- Extracted records -
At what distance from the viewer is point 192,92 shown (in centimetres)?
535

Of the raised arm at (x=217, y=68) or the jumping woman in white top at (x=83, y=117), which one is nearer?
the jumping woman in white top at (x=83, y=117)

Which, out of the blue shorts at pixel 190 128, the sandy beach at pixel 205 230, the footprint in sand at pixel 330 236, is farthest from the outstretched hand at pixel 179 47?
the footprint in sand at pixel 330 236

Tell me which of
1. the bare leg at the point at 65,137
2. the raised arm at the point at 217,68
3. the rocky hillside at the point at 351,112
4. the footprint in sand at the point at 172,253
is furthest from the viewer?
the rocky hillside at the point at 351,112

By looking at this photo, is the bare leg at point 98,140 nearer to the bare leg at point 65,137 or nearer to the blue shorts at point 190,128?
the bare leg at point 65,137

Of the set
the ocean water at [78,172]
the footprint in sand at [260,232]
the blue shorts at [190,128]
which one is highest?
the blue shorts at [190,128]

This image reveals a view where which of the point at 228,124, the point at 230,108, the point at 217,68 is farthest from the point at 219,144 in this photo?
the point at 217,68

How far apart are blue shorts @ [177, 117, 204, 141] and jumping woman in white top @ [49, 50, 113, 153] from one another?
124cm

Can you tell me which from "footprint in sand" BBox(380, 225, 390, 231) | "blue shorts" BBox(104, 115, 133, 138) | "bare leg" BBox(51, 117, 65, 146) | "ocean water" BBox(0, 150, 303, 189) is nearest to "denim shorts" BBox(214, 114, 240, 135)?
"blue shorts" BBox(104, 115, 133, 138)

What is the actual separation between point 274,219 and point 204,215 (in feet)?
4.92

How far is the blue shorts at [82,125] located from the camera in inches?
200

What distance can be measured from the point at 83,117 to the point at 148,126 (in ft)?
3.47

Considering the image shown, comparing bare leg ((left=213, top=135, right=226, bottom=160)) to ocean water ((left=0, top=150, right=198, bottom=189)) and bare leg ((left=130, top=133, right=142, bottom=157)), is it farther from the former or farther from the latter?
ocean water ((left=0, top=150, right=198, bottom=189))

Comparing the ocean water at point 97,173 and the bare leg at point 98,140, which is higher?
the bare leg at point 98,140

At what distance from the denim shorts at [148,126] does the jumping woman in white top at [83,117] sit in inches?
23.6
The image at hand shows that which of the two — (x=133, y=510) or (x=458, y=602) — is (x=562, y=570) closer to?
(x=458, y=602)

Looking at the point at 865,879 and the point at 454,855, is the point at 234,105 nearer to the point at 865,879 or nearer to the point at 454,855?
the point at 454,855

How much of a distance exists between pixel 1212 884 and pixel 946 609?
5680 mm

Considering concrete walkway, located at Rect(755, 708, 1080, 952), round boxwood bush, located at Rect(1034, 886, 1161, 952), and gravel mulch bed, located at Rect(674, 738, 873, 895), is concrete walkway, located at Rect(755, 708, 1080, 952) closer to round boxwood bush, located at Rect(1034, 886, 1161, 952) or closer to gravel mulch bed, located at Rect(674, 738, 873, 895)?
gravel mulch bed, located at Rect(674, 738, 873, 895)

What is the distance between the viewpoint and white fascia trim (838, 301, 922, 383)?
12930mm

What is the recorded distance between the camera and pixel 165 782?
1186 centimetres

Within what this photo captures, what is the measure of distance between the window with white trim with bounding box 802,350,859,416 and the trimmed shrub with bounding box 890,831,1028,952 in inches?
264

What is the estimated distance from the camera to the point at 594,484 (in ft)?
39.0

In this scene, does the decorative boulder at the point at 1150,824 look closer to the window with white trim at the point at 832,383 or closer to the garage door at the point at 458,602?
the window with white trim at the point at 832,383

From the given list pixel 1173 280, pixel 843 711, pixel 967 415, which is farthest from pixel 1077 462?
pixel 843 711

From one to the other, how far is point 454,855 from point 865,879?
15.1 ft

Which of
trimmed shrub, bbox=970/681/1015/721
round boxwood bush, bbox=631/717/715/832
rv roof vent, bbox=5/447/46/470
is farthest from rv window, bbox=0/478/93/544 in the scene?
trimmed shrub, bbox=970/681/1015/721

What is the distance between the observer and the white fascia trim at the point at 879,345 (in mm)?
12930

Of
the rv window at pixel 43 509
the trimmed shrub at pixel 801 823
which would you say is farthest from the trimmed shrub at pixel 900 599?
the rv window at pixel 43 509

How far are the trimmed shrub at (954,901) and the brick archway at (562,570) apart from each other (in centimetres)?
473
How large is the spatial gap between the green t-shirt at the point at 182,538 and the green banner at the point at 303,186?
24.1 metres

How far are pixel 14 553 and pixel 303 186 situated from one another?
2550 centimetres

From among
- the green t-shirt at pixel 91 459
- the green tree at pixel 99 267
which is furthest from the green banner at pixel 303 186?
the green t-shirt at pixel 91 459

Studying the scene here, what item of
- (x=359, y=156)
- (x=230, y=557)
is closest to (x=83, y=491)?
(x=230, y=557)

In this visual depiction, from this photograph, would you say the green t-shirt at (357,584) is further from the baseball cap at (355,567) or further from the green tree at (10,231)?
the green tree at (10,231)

- Exercise details -
Please output the entire listing exactly as it stands.

- Output -
At what distance from the viewer is point 192,92 shown (in centimetres)?
535

Of the raised arm at (x=217, y=68) or the jumping woman in white top at (x=83, y=117), which one is nearer?
the jumping woman in white top at (x=83, y=117)

Which, out of the blue shorts at pixel 190 128, the sandy beach at pixel 205 230, the footprint in sand at pixel 330 236, is farthest from the outstretched hand at pixel 179 47?
the footprint in sand at pixel 330 236

Tell me which of
1. the bare leg at the point at 65,137
2. the raised arm at the point at 217,68
3. the rocky hillside at the point at 351,112
4. the footprint in sand at the point at 172,253
is furthest from the viewer?
the rocky hillside at the point at 351,112

By looking at this photo, is the bare leg at point 98,140 nearer to the bare leg at point 65,137 or nearer to the blue shorts at point 190,128?
the bare leg at point 65,137

Of the set
the ocean water at [78,172]
the footprint in sand at [260,232]
the blue shorts at [190,128]
which one is highest?
the blue shorts at [190,128]

This image reveals a view where which of the point at 228,124, the point at 230,108, the point at 217,68 is farthest from the point at 219,144 in this photo?
the point at 217,68

How far apart are blue shorts @ [177, 117, 204, 141] and jumping woman in white top @ [49, 50, 113, 153] from one another?
124cm

Can you tell me which from "footprint in sand" BBox(380, 225, 390, 231) | "blue shorts" BBox(104, 115, 133, 138) | "bare leg" BBox(51, 117, 65, 146) | "ocean water" BBox(0, 150, 303, 189) is nearest to "denim shorts" BBox(214, 114, 240, 135)?
"blue shorts" BBox(104, 115, 133, 138)

What is the actual separation between point 274,219 and point 204,215 (in feet)?
4.92

How far is the blue shorts at [82,125] located from the camera in inches?
200

What distance can be measured from the point at 83,117 to the point at 148,126 (in ft)?
3.47

Considering the image shown, comparing bare leg ((left=213, top=135, right=226, bottom=160)) to ocean water ((left=0, top=150, right=198, bottom=189)) and bare leg ((left=130, top=133, right=142, bottom=157)), is it farther from the former or farther from the latter?
ocean water ((left=0, top=150, right=198, bottom=189))

Comparing the ocean water at point 97,173 and the bare leg at point 98,140, which is higher?
the bare leg at point 98,140

At what distance from the denim shorts at [148,126] does the jumping woman in white top at [83,117] sit in inches?
23.6
The image at hand shows that which of the two — (x=133, y=510) or (x=458, y=602) — is (x=562, y=570) closer to?
(x=458, y=602)

Looking at the point at 865,879 and the point at 454,855, is the point at 234,105 nearer to the point at 865,879 or nearer to the point at 454,855?
the point at 454,855

How much of a distance exists between pixel 1212 884 and pixel 946 609?
5680 mm

Considering concrete walkway, located at Rect(755, 708, 1080, 952), round boxwood bush, located at Rect(1034, 886, 1161, 952), and gravel mulch bed, located at Rect(674, 738, 873, 895), is concrete walkway, located at Rect(755, 708, 1080, 952) closer to round boxwood bush, located at Rect(1034, 886, 1161, 952) or closer to gravel mulch bed, located at Rect(674, 738, 873, 895)?
gravel mulch bed, located at Rect(674, 738, 873, 895)

What is the distance between the viewpoint and white fascia trim (838, 301, 922, 383)?
12930mm

What is the recorded distance between the camera and pixel 165 782?
1186 centimetres

Within what this photo captures, what is the measure of distance between the window with white trim with bounding box 802,350,859,416 and the trimmed shrub with bounding box 890,831,1028,952 in inches?
264

What is the estimated distance from the camera to the point at 594,484 (in ft)?
39.0

In this scene, does the decorative boulder at the point at 1150,824 look closer to the window with white trim at the point at 832,383 or closer to the garage door at the point at 458,602?
the window with white trim at the point at 832,383

From the given list pixel 1173 280, pixel 843 711, pixel 967 415, which is farthest from pixel 1077 462?
pixel 843 711

From one to the other, how far is point 454,855 from point 865,879?
15.1 ft

Which of
trimmed shrub, bbox=970/681/1015/721
round boxwood bush, bbox=631/717/715/832
rv roof vent, bbox=5/447/46/470
is farthest from rv window, bbox=0/478/93/544 in the scene?
trimmed shrub, bbox=970/681/1015/721

What is the distance between the observer and the white fascia trim at the point at 879,345 (in mm)?
12930

Of
the rv window at pixel 43 509
the trimmed shrub at pixel 801 823
which would you say is farthest from the trimmed shrub at pixel 900 599?
the rv window at pixel 43 509

How far are the trimmed shrub at (954,901) and the brick archway at (562,570) apart from each other (in centimetres)?
473
How large is the spatial gap between the green t-shirt at the point at 182,538 and the green banner at the point at 303,186?
24.1 metres

How far are pixel 14 553 and pixel 303 186 situated from one another?
2550 centimetres

From among
- the green t-shirt at pixel 91 459
- the green tree at pixel 99 267
which is furthest from the green banner at pixel 303 186?
the green t-shirt at pixel 91 459

Studying the scene here, what item of
- (x=359, y=156)
- (x=230, y=557)
is closest to (x=83, y=491)?
(x=230, y=557)

In this visual depiction, from this photograph, would you say the green t-shirt at (357,584) is further from the baseball cap at (355,567) or further from the green tree at (10,231)?
the green tree at (10,231)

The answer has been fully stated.